Why it happens: A naive WHERE folder_id = :id only catches immediate children. Self-referential FK with unlimited nesting requires a recursive query to collect the full subtree.
How to avoid: Use WITH RECURSIVE CTE to collect all folder IDs in the subtree before deleting:
WITH RECURSIVE subtree AS (
SELECT id FROM folders WHERE id = :root_id AND user_id = :uid
UNION ALL
SELECT f.id FROM folders f
JOIN subtree s ON f.parent_id = s.id
WHERE f.user_id = :uid AND depth < 50
)
SELECT d.id, d.size_bytes, d.object_key
FROM documents d
JOIN subtree s ON d.folder_id = s.id
WHERE d.user_id = :uid
Warning signs: After deleting a folder tree, quotas.used_bytes does not match SUM(documents.size_bytes).
[ASSUMED: SQLite does not support WITH RECURSIVE for test runs — integration tests requiring this pattern must use PostgreSQL (INTEGRATION=1)]
Pitfall 2: Alembic Autogenerate Repeatedly Detects tsvector GIN Index
What goes wrong: After adding the GIN expression index in migration 0004, running alembic revision --autogenerate again generates a migration that drops and recreates the same index.
Why it happens: Alembic's autogenerate does not understand functional/expression indexes on PostgreSQL when the expression involves function calls like to_tsvector(). Known issue in Alembic.

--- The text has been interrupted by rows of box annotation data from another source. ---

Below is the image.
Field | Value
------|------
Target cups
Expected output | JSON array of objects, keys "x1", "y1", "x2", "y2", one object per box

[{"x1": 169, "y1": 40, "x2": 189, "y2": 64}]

How to avoid: Write the GIN index migration manually (as raw op.execute(CREATE INDEX...)) and do NOT add the index to the ORM model's __table_args__. Keep it only in the migration. Document with a comment # managed manually — do not autogenerate.
Warning signs: Repeated alembic revision --autogenerate output shows DROP INDEX / CREATE INDEX for ix_documents_fts on every run.
[CITED: https://github.com/sqlalchemy/alembic/issues/1390]
Pitfall 3: PDF Streaming Proxy — Admin Access
What goes wrong: Admin user calls GET /api/documents/{id}/content and receives document bytes.
Why it happens: Using get_current_user instead of get_regular_user on the proxy endpoint.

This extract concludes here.